1. Give the almond butter a good sitr with a spoon or knife. This helps redistribute the oil.

 

2. In a large bowl, mix together the almond butter, honey, coconut sugar, eggs, vanilla extract, cocoa powder, baking soda, and salt.

 

3. Once it is thoroughly combined, mix in the melted chocolate. At this point, the dough will be very wet and seem a little oily. This is normal and the refrigeration will take care of it.

 

4. Cover the bowl and refrigerate the dough for 1 hour or until it's no longer sticky and easy to roll into balls.

 

5. Meanwhile, start preparing the peanut butter filling. In a medium bowl, mix together the peanut butter, 2 tablespoons of honey, and coconut oil until well combined. Place it in the refrigerator. 

 

6. Preheat the oven to 325°F and line a baking tray with a Silpat or a piece of parchment paper.

 

7. Roll the dough into 3/4 inch balls and place then 1 1/2 inches apart on the prepared baking tray.

 

8. Bake for 4-6 minutes or just until the top of the cookies appear baked.
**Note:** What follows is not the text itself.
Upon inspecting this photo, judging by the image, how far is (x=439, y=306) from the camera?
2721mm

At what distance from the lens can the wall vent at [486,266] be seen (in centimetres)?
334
They may or may not have puffed up. If they appear puffy, they'll deflate a little while cooling.

 

9. Remove the cookies from the oven and let them cool completely on the baking tray.

 

10. Once the cookies have completely cooled, assemble the cookie sandwiches by rolling a marble-sized ball of filling mixture and placing it in the middle of a cookie. Press down slightly and place another cookie on top.